Saturday, January 14, 2012
Should a man give up his life long dream of having a child if the woman he loves finds out she can't have one?
My lady and her 3 year old daughter moved in with me and my two kids now for apporox 2 and a half years, and we all live as a family. (Before she came I raised my two daughters alone as a single father, and proud of it. I enjoy my fatherhood, and want more). However, after years of trying, we have not been able to successfully conceive a child together. Yeah, we are seeking medical help, but its been slow. Why is it imortant? You see, after my break-up with my ex, i've always wanted to start again. To have a lady, for her to settle and share my home, to have kids, to have a family...you know, that perfect vision of kids, a home, a car and a dog...but it doesn't seem to be happening.Its been almost three years now, and I'm now facing up to the fact that for whatever reason we may not be able to have any (we've had the checks, and nothing seems to be wrong with either of us).

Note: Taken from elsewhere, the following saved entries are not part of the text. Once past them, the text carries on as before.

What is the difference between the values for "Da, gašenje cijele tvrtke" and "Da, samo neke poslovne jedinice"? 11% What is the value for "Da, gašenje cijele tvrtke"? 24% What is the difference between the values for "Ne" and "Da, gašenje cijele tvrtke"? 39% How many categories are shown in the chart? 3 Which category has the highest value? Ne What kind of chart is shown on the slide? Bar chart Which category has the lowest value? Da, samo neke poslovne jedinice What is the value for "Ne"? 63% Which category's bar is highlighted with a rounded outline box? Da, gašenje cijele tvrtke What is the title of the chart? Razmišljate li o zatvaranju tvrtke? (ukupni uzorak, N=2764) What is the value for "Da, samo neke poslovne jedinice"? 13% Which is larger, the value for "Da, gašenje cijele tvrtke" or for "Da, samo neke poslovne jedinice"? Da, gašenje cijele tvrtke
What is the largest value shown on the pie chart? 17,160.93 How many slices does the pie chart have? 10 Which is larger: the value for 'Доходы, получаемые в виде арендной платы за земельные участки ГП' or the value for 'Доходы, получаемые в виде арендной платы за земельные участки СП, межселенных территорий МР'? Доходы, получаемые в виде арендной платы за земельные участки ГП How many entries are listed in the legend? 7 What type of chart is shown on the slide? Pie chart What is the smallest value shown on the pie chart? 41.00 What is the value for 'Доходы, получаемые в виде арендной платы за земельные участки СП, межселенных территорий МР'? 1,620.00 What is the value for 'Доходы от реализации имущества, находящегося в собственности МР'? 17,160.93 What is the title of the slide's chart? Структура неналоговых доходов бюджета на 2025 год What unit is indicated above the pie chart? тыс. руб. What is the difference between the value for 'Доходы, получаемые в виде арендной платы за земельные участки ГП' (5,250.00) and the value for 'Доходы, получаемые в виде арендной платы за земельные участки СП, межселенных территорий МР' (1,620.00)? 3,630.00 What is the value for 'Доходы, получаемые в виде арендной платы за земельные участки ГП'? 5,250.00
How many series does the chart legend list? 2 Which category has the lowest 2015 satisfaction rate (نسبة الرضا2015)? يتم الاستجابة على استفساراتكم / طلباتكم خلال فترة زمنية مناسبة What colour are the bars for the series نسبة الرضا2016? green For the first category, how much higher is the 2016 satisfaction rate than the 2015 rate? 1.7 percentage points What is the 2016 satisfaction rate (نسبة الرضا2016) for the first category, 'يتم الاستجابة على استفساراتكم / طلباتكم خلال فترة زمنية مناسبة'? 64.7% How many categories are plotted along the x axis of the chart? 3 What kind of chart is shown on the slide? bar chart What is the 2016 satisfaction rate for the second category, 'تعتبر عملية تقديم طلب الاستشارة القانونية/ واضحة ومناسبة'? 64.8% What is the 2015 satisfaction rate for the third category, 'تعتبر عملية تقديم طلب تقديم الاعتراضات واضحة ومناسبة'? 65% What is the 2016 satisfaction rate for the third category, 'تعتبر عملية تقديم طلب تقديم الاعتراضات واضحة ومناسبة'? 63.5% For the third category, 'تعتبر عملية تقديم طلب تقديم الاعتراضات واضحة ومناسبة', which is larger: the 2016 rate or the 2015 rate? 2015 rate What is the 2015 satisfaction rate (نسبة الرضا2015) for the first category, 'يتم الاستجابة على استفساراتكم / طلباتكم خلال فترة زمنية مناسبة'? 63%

And the difficulty is, should i bury my want and life-long dream to have a child (she isn't as keen as me, she says she's happy just being with me...but she would have one to make me happy), or should i force myself to just to be content that I have a happy relationship with her? ...and accept that that is my alloted part in life. Or then again should I say to myself, 'we only live once, i want want a child and so whatever means i'll get one'. I know the latter makes me sound really bad, but no matter how much i try to secreatly bury it under the carpet, the desire to start again (with children) is to strong. Quite righty, my lady fears at the end of the day I should be happy with her (with or without kids), ...which I am. She fears, if it is discovered that she can't have any more kids for whatever reason, (remembering she already has a 3 year old daughter from a past relationship), I'll eventually reject her, and either be with someone who can give me a baby, or I'll cheat (and get someone pregnant). All I say is, I don't know how I'll be in the future...in fact, no one can say that they'll be around tomorrow, never mind considering how I'll be with her in the future. But I do admit, I feel a right sod, but i can't help it...and yes, she did know this is what i wanted at the start of the relationship. Can I have some opinions please. I'll be most greatful. And sorry...I don't mean to sound like a crap guy.